#### Supplied records ####
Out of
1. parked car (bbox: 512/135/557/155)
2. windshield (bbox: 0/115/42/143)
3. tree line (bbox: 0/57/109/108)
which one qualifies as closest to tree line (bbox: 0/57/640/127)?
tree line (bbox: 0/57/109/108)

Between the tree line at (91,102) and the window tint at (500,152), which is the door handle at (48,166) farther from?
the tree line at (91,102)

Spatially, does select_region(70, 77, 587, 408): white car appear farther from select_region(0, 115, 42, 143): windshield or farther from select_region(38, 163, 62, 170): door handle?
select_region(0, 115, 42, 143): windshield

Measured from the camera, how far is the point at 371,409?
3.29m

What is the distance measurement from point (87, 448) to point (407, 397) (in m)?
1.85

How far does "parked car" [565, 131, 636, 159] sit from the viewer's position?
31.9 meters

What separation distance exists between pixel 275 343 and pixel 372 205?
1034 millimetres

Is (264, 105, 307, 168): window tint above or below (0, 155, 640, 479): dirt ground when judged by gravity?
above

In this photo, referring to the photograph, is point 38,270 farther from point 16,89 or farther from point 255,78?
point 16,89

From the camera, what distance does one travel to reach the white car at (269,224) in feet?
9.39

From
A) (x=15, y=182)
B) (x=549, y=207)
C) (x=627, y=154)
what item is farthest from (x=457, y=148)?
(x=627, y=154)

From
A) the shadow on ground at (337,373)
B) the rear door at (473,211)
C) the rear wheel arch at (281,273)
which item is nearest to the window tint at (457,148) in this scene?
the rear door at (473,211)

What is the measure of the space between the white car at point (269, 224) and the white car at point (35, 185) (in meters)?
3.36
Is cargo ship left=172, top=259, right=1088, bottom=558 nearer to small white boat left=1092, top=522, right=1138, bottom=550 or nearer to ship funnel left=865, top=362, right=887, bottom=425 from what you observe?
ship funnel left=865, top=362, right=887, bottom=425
####
→ Your goal
Render every entry above as a numbered list, with the blank lines omitted.

→ Response to the task
1. Out of
2. 1. parked car (bbox: 512/135/557/155)
3. 2. windshield (bbox: 0/115/42/143)
4. 3. tree line (bbox: 0/57/109/108)
5. which one qualifies as closest to tree line (bbox: 0/57/640/127)?
6. tree line (bbox: 0/57/109/108)
7. Between the tree line at (91,102) and the window tint at (500,152), which is the door handle at (48,166) farther from?
8. the tree line at (91,102)
9. Spatially, does select_region(70, 77, 587, 408): white car appear farther from select_region(0, 115, 42, 143): windshield or farther from select_region(38, 163, 62, 170): door handle?
10. select_region(0, 115, 42, 143): windshield
11. Measured from the camera, how far is the point at 371,409?
12. 3.29m
13. What is the distance measurement from point (87, 448) to point (407, 397) (in m)?
14. 1.85
15. How far does "parked car" [565, 131, 636, 159] sit from the viewer's position?
16. 31.9 meters
17. What separation distance exists between pixel 275 343 and pixel 372 205?
18. 1034 millimetres
19. Is (264, 105, 307, 168): window tint above or below (0, 155, 640, 479): dirt ground when judged by gravity?
20. above
21. In this photo, referring to the photograph, is point 38,270 farther from point 16,89 or farther from point 255,78?
22. point 16,89
23. From the camera, what distance does one travel to reach the white car at (269,224) in feet?
24. 9.39
25. From
26. A) (x=15, y=182)
27. B) (x=549, y=207)
28. C) (x=627, y=154)
29. what item is farthest from (x=457, y=148)?
30. (x=627, y=154)
31. From
32. A) the shadow on ground at (337,373)
33. B) the rear door at (473,211)
34. C) the rear wheel arch at (281,273)
35. which item is nearest to the window tint at (457,148) in this scene?
36. the rear door at (473,211)
37. What is the measure of the space between the white car at point (269, 224) and the white car at point (35, 185) (in meters)?
38. 3.36
39. Is cargo ship left=172, top=259, right=1088, bottom=558 nearer to small white boat left=1092, top=522, right=1138, bottom=550 or nearer to ship funnel left=865, top=362, right=887, bottom=425 from what you observe?
40. ship funnel left=865, top=362, right=887, bottom=425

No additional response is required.